The corollary is a de-deification of paintings in this artist's hands, situating them on the ever-shimmering border of art and craft, belonging to a new territory encompassing, perhaps, painting and patterning places. This locates Agha squarely in the tradition of aesthetic transgressioners of the 1950s and 1960s, who aimed to denude the conventions of high aesthetics. And yet her attendance to the protocols of beauty defies any such identification.

Note that the critical energy and vital contribution of her oeuvre are founded on much more than just this transgressive gesture.
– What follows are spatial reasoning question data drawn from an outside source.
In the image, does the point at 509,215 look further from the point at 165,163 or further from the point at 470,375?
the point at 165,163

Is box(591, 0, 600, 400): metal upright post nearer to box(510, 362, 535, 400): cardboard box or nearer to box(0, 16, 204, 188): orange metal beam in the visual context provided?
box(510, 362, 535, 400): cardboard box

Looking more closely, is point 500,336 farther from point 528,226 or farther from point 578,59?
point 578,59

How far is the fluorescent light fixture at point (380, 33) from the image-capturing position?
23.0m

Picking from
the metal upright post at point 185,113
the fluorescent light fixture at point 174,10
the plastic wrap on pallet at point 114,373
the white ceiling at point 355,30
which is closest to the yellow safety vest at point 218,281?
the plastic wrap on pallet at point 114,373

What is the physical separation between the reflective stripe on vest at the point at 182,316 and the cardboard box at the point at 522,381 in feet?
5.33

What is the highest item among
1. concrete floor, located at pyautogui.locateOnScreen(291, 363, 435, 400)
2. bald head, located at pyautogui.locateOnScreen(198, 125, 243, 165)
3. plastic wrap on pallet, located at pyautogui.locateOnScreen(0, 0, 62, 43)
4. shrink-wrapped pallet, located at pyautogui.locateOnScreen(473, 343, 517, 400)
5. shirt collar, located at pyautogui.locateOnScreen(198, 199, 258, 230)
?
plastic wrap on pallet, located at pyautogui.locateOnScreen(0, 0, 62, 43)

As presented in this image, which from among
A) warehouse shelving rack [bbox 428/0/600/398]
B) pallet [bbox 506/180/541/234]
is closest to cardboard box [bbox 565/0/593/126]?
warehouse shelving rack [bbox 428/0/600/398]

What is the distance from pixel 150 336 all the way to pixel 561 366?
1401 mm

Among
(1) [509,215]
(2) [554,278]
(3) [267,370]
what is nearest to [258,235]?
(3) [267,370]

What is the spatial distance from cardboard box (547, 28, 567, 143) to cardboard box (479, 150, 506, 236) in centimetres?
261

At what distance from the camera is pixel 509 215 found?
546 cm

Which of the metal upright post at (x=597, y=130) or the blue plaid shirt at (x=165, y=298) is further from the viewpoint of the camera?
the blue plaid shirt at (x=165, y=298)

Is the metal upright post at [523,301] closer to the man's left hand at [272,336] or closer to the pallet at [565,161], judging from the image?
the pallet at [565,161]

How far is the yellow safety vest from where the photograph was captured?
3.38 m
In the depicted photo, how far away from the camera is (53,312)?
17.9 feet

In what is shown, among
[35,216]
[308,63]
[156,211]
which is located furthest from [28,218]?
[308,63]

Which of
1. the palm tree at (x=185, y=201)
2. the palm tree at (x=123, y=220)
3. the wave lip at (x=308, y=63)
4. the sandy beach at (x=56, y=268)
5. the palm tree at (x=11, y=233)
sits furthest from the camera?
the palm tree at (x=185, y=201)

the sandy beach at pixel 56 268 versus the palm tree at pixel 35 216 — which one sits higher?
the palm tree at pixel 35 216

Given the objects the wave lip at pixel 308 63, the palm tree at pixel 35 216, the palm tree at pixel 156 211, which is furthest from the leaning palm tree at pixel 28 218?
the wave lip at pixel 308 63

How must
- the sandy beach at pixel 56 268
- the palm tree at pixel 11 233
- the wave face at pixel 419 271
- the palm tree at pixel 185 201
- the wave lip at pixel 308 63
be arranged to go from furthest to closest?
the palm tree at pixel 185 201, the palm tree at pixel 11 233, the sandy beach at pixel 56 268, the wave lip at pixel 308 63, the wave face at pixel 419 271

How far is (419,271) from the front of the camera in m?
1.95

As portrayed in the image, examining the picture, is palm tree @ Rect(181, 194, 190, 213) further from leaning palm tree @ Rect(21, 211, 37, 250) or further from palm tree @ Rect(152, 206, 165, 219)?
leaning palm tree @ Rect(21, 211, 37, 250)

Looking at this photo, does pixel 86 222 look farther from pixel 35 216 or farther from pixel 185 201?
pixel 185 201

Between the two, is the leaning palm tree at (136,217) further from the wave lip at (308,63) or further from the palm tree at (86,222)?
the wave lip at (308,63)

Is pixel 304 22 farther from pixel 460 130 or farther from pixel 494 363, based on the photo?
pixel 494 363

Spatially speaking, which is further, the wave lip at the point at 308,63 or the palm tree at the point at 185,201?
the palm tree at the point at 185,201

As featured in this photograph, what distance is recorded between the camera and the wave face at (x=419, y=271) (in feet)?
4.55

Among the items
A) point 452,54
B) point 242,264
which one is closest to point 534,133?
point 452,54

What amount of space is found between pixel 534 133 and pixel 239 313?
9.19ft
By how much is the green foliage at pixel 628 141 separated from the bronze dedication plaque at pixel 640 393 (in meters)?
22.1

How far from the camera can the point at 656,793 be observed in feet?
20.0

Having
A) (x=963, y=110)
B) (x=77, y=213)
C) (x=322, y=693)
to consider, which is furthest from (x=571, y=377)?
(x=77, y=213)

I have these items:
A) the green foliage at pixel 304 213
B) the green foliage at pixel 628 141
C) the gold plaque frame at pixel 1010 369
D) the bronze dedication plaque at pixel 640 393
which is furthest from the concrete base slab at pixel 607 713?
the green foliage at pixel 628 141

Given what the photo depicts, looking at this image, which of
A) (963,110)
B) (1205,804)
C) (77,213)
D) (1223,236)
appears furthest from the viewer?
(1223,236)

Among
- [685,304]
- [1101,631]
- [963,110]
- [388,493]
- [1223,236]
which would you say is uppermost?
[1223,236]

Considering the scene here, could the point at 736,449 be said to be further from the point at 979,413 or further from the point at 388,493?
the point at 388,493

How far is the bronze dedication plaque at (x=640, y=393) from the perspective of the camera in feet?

Another fundamental struggle (partly conscious, partly not) on the part of the artist is to reconcile two seemingly contradictory inclinations: First, the desire to build a bridge to the world in which the architectural elements she represents belongs. Second, the wish not to have her artistic role submerged in the process of forging this connection.

We must not assume a passive translation of a referent or an original preceding her creative act, but be careful to grant her role as an active aesthetic re-creator of these works. Agha, faithful to her modernist training, is insistent on foregrounding the here and now of her agency. She prefers not to be profiled as an antiquarian who only reluctantly acknowledges her modern conditions of existence, or who mutes her contemporary responses. Instead, she demands recognition as a modernist with modern aesthetic sensibilities, imbued with all modernism's lately fledged myths while irresistibly drawn to the beautiful residues of an older world she has periodically encountered all her life, first as a youth, later as an accomplished photographer—and always as an artist with an artist's eye.

A theoretical consequence of this ongoing creative experiment is to remind us that the translation is not a transmission or conveyance, and that the original is an effect of the artist's eye. These paintings make us see Islamic architecture and crafts afresh through Lubna Agha's eyes. This is, of course, not to forget our eyes.

Shundana Yousaf is a PhD candidate from the School of Architecture at Princeton University. Her dissertation entitled "Wirless Sites: Architecture and Radio in Interwar Britain" examines certain aspects of the role of radio in the space of architecture and the role of architecture in the space of radio at this particular historical moment. She got her masters degree in the history, theory and criticism of art and architecture from MIT where she worked on the post-colonial attempts at designing national identities through public architecture in Pakistan. Her thesis was entitled "Monument without Qualities."